# Sears snowblower Mod. 536.886190 auger drive problems.



## amuller (Jan 3, 2016)

This is a 26" machine with a 9.5 hp flathead engine. It works OK if one accepts the limitations of a light duty machine driven by a powerful engine. 

The idler lever has too much play to reliably keep the idler in position on the belt (idler pulley itself is OK), and the cable/brake mechanism doesn't work properly to stop the augers when the handle is released. I can start and use the machine with the auger drive control handle tied down, but ..... 

I see that Craftsman/Murray went to a different design with the idler controlled by a shaft running to the back of the machine and getting rid of the flexible pull cable. The holes are in the frame but the parts to change it over seem like more than the machine is worth. Any suggestions? I'm using a plain wrapped A33 belt but a Sears video I looked at seemed to be showing a raw-edge cogged belt. Does this matter?

Thanks!


----------



## Kiss4aFrog (Nov 3, 2013)

:welcome: to the forum amuller

If you wanted to change it over maybe keeping an eye out for another one that blows it's engine or auger gearbox and it's going cheap ??
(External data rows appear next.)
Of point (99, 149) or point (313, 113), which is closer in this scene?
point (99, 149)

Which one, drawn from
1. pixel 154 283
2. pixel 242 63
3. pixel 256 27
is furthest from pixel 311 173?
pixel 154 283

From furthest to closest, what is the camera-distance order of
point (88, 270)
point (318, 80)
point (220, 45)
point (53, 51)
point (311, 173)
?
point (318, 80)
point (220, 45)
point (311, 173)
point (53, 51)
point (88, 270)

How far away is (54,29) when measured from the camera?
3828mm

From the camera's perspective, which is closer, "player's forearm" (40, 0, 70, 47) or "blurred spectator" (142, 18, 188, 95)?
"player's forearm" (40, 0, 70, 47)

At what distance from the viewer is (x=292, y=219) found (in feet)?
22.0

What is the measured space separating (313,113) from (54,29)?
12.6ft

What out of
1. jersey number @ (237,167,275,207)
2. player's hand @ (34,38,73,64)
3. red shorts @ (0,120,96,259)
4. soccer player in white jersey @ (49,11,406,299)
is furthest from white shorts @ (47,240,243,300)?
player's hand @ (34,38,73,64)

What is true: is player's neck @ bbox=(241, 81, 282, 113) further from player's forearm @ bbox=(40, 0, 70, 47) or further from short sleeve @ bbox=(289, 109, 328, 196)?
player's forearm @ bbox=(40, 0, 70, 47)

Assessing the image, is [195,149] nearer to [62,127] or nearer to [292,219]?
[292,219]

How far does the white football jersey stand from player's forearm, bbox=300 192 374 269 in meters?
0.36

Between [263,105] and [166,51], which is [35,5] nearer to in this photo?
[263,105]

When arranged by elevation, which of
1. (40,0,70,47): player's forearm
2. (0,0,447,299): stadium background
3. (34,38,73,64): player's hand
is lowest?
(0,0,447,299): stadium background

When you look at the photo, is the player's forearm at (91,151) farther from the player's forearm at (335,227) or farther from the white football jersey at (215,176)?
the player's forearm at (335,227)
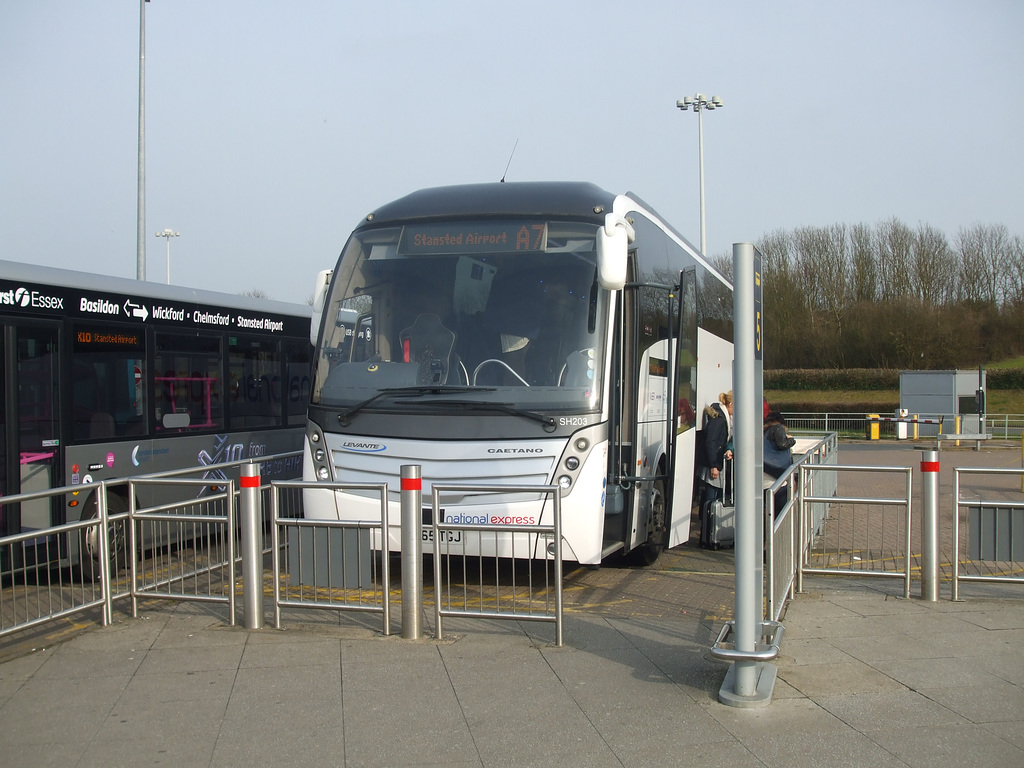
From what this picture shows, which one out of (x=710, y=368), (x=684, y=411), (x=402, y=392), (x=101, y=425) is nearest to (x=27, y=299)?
(x=101, y=425)

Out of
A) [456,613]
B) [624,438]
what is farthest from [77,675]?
[624,438]

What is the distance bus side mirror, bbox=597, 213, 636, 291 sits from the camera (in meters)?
7.86

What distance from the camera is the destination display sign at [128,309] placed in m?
9.03

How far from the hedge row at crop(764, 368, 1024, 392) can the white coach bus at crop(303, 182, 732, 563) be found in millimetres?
41448

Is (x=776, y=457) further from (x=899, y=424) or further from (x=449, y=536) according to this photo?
(x=899, y=424)

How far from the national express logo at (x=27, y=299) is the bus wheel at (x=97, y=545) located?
193 cm

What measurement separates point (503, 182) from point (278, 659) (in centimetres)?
502

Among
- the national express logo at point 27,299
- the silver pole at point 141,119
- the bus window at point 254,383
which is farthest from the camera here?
the silver pole at point 141,119

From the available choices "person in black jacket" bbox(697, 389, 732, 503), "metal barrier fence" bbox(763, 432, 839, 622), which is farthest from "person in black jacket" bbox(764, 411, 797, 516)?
"metal barrier fence" bbox(763, 432, 839, 622)

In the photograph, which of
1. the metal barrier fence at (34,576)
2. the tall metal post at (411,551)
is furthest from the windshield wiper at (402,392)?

Don't know about the belt :facepalm_zpsdj194qh


----------



## skutflut (Oct 16, 2015)

amuller said:


> This is a 26" machine with a 9.5 hp flathead engine. It works OK if one accepts the limitations of a light duty machine driven by a powerful engine.
> 
> The idler lever has too much play to reliably keep the idler in position on the belt (idler pulley itself is OK), and the cable/brake mechanism doesn't work properly to stop the augers when the handle is released. I can start and use the machine with the auger drive control handle tied down, but .....
> 
> ...


You might want to check and see if the tension spring for the idler bracket has weakened and needs replacing. There is an adjustment at the bottom of the cable where the big spring is to take up some slack and get more pressure on the idler. Heres a link to the manual in case you dont' have one. Manual Craftsman 8.5 hp 26" dual stage 120v electric start snow thr 536886190 | Sears PartsDirect 

My Craftsman machine specifies a raw edge belt (kevlar construction) for the auger. I would tend to stick with the manufacturers recommendation, especially with the auger belt, which is subject to more abuse than the traction belt. The manual link above gives the part numbers for your belts, try searching for those numbers online, and get a cross reference for compatible belts. Many sites provide details on size and construction with their listings, where Sears is a bit vague about those details, like none.


----------